Update: See below for yet another take on the existentialist implications of future AI developments…
If advanced reasoning, self-awareness and abstract thought are considered to be primary distinctions between the cognitive abilities of humans and animals, what would it mean if our machines attained similar function? In my mind, this mental exploration is similar to what the existential impact of receiving clear and unambiguous evidence of intelligent extraterrestrial life.
A lot of other folks have been wrestling with these issues, and a 2014 academic paper by Oxford University professors Nick Bostrom and Vincent Müller presented the results of a survey on the topic of four different groups of experts. The paper is titled, “Future Progress in Artificial Intelligence: A Survey of Expert Opinion” and is available for download as a PDF from Mr. Bostrom’s website.

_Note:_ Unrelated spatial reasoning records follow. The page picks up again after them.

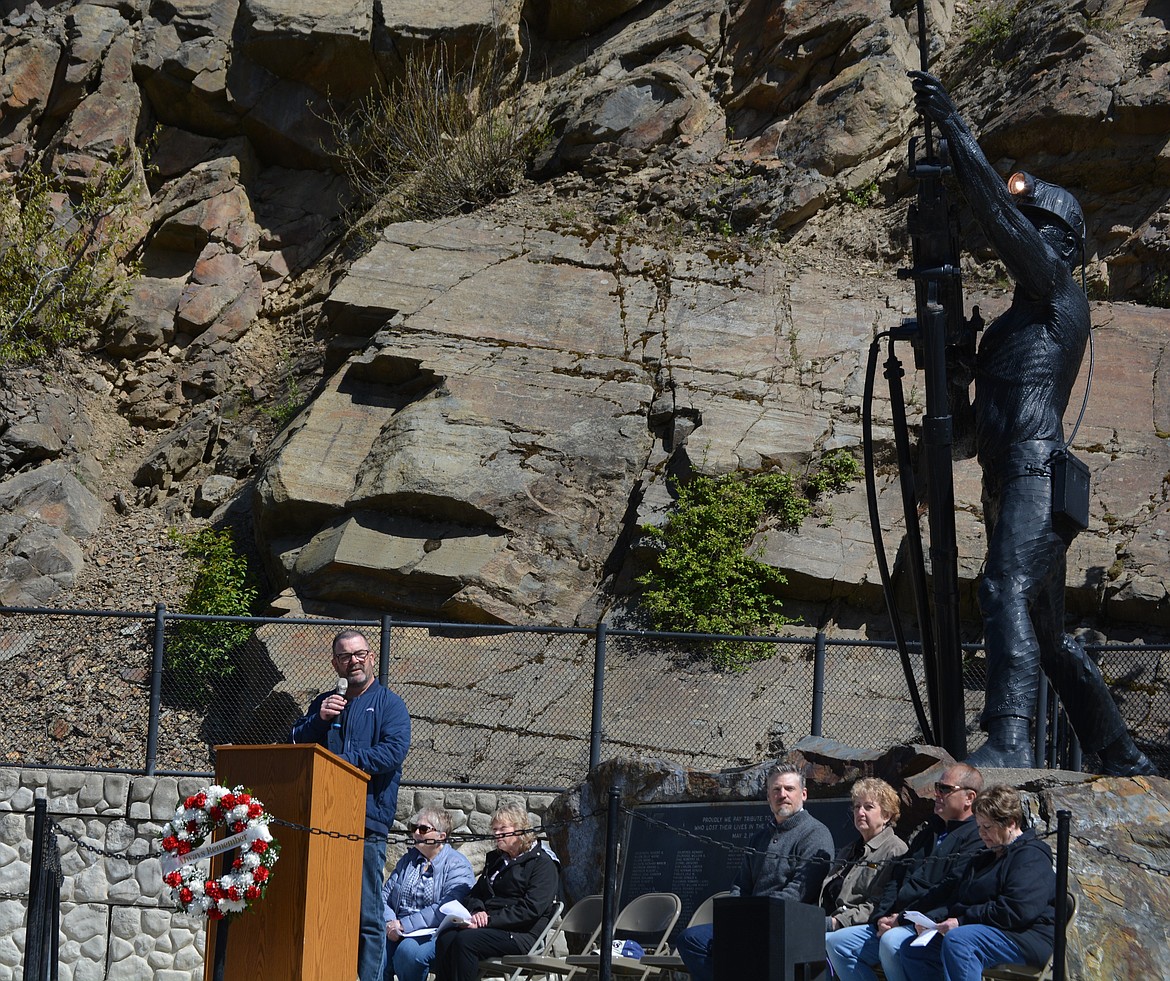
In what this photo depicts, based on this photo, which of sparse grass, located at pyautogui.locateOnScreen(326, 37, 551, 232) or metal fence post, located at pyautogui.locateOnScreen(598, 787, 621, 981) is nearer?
metal fence post, located at pyautogui.locateOnScreen(598, 787, 621, 981)

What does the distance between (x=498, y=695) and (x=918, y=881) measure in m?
6.03

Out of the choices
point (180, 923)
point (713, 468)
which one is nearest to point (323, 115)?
point (713, 468)

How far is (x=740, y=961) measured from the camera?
16.6 ft

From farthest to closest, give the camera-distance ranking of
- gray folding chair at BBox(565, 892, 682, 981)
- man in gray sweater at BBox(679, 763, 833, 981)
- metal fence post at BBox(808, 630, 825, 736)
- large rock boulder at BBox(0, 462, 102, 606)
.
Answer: large rock boulder at BBox(0, 462, 102, 606)
metal fence post at BBox(808, 630, 825, 736)
gray folding chair at BBox(565, 892, 682, 981)
man in gray sweater at BBox(679, 763, 833, 981)

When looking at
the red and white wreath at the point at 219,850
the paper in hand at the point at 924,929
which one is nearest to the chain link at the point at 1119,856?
the paper in hand at the point at 924,929

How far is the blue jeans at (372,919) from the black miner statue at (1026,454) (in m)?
3.04

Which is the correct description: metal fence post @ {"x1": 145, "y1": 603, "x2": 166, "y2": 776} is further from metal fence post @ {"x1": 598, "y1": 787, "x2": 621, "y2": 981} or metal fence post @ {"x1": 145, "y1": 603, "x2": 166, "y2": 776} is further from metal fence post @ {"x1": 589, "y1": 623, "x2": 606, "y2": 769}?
metal fence post @ {"x1": 598, "y1": 787, "x2": 621, "y2": 981}

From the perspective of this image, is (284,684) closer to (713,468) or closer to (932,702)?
(713,468)

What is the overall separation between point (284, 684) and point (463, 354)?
13.9ft

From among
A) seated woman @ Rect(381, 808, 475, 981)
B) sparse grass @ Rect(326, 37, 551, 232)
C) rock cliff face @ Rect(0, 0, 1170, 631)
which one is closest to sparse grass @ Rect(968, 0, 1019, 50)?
rock cliff face @ Rect(0, 0, 1170, 631)

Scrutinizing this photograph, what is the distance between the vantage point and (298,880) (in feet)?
19.3

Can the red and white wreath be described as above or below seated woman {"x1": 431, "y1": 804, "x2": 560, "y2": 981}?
above

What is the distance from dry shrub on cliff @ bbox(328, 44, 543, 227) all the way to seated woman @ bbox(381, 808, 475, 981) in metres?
10.8

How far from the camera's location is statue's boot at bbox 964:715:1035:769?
6574mm
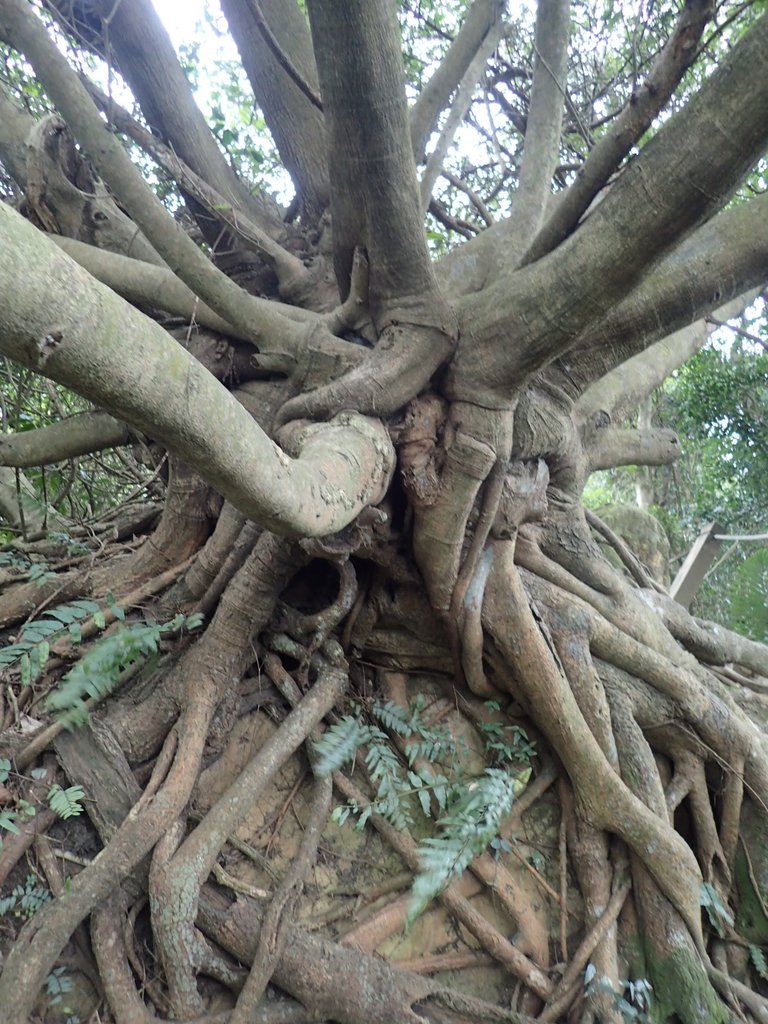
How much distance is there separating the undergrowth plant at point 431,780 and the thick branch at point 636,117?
6.92 feet

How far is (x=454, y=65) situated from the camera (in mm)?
3648

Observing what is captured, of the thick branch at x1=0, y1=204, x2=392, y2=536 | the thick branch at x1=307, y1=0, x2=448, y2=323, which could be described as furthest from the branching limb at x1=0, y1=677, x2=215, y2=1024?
the thick branch at x1=307, y1=0, x2=448, y2=323

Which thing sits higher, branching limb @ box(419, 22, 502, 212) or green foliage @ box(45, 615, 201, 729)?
branching limb @ box(419, 22, 502, 212)

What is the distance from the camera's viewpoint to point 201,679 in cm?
271

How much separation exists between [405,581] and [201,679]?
3.33 ft

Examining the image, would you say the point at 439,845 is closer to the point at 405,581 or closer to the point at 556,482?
the point at 405,581

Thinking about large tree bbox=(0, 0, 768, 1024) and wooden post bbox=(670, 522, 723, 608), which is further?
wooden post bbox=(670, 522, 723, 608)

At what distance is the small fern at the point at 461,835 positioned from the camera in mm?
2174

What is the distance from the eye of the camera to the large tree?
2.11m

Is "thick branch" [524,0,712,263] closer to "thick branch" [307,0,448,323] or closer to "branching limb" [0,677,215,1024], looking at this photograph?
"thick branch" [307,0,448,323]

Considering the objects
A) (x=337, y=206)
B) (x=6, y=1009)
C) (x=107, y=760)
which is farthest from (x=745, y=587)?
(x=6, y=1009)

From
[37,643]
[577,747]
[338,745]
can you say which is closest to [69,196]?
[37,643]

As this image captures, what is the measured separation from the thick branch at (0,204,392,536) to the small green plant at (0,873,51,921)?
154cm

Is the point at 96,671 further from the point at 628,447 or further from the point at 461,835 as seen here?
the point at 628,447
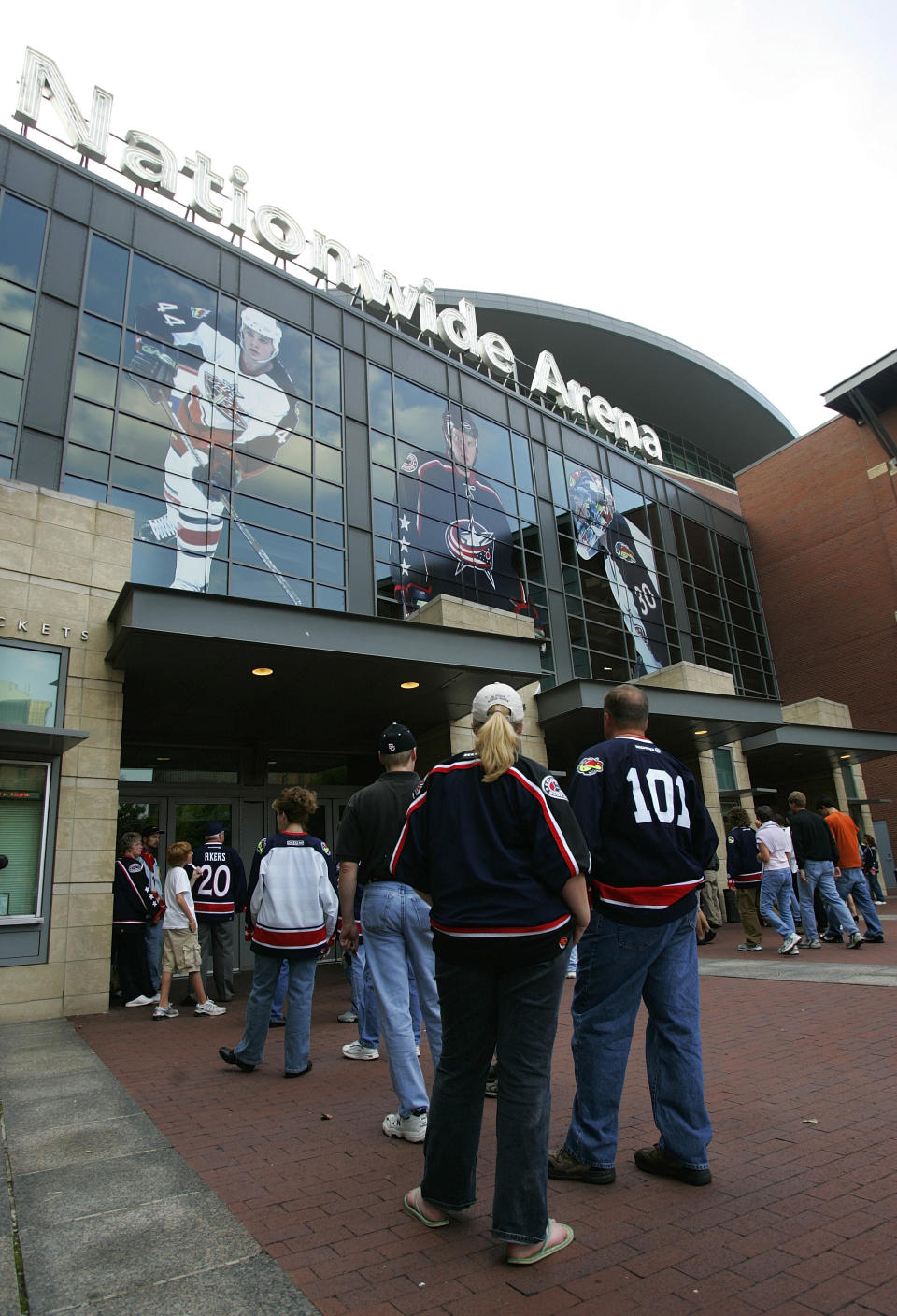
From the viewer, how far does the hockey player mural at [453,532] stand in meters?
18.4

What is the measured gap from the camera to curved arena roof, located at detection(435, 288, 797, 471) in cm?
3994

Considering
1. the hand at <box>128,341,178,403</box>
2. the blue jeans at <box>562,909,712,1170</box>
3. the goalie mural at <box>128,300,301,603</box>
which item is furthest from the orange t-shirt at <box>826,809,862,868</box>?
the hand at <box>128,341,178,403</box>

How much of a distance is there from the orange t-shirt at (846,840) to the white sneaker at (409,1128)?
8.56m

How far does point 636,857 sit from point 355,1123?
7.42 ft

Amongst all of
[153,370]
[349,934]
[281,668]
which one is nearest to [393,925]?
[349,934]

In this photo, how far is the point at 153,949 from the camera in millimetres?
9836

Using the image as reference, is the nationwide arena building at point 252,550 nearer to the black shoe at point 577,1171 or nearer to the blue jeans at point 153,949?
the blue jeans at point 153,949

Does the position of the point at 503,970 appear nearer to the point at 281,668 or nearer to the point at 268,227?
the point at 281,668

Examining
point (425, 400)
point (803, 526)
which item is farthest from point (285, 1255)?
point (803, 526)

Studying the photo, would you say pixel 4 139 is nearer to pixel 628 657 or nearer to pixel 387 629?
pixel 387 629

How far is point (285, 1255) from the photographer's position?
270 centimetres

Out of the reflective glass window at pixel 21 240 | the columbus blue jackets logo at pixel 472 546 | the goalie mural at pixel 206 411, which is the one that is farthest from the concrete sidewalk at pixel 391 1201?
the columbus blue jackets logo at pixel 472 546

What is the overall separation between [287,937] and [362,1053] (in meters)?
1.34

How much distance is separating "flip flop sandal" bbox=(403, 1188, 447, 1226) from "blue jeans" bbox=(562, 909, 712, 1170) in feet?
2.31
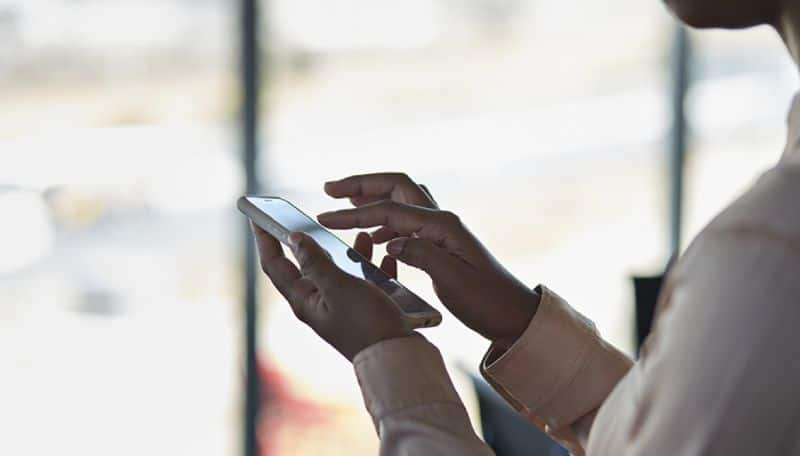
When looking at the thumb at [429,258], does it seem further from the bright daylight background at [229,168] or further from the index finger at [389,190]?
the bright daylight background at [229,168]

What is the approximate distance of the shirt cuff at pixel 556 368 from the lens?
1048 mm

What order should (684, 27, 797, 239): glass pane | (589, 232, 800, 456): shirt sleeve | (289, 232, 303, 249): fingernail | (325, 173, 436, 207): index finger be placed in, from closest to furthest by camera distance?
(589, 232, 800, 456): shirt sleeve
(289, 232, 303, 249): fingernail
(325, 173, 436, 207): index finger
(684, 27, 797, 239): glass pane

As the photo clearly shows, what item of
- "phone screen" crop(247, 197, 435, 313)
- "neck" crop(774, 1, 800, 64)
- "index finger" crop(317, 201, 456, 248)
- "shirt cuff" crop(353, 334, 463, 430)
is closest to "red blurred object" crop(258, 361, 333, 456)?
"phone screen" crop(247, 197, 435, 313)

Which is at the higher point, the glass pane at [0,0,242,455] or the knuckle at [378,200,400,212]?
the knuckle at [378,200,400,212]

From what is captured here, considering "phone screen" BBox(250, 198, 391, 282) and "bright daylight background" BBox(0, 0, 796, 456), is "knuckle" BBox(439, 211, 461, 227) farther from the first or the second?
"bright daylight background" BBox(0, 0, 796, 456)

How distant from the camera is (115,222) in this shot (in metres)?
3.04

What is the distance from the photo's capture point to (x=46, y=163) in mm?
2945

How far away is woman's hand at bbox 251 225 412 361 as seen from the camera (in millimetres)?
841

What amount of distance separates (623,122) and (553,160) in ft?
0.91

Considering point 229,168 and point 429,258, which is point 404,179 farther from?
point 229,168

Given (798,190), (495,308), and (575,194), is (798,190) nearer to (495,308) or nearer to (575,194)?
(495,308)

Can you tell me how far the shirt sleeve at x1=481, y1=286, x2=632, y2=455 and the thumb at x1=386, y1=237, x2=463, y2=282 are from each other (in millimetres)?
87

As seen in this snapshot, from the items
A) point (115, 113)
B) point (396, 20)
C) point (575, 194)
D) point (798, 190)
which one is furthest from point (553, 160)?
point (798, 190)

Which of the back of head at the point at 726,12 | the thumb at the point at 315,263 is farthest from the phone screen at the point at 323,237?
the back of head at the point at 726,12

Jonathan Zhou, writing for Epoch Times, reports on the recent warnings from some high-profile leaders in the tech industry:
In January, Elon Musk, Bill Gates, Stephen Hawking, and other sundry academics and researchers wrote an open letter calling for safety standards in industries dealing with artificial intelligence.
In particular, they called for the research and development of fail-safe control systems that might prevent malfunctioning AI from doing harm — possibly existential harm — to humanity.
“In any of these cases, there will be technical work needed in order to ensure that meaningful human control is maintained,” the letter reads.
Source: Epoch Times
Here is a video of Musk pontificating on why AI represents the most significant existential risk to humanity:
An End To Suffering… Or Something Worse?
After first publishing this post, I came across a fascinating article in the Daily Telegraph highlighting the work of Yuval Noah Harari, a professor at the Hebrew University of Jerusalem. The professor examines human evolution through the lens of the historian in his highly regarded book, Sapiens: A Brief History of Humankind.
He argued that humans as a race were driven by dissatisfaction and that we would not be able to resist the temptation to ‘upgrade’ ourselves, whether by genetic engineering or technology.
“We are programmed to be dissatisfied, “ said Prof Harari. “Even when humans gain pleasure and achievements it is not enough. They want more and more.
“I think it is likely in the next 200 years or so homo sapiens will upgrade themselves into some idea of a divine being, either through biological manipulation or genetic engineering of by the creation of cyborgs, part organic part non-organic. It will be the greatest evolution in biology since the appearance of life. Nothing really has changed in four billion years biologically speaking. But we will be as different from today’s humans as chimps are now from us.”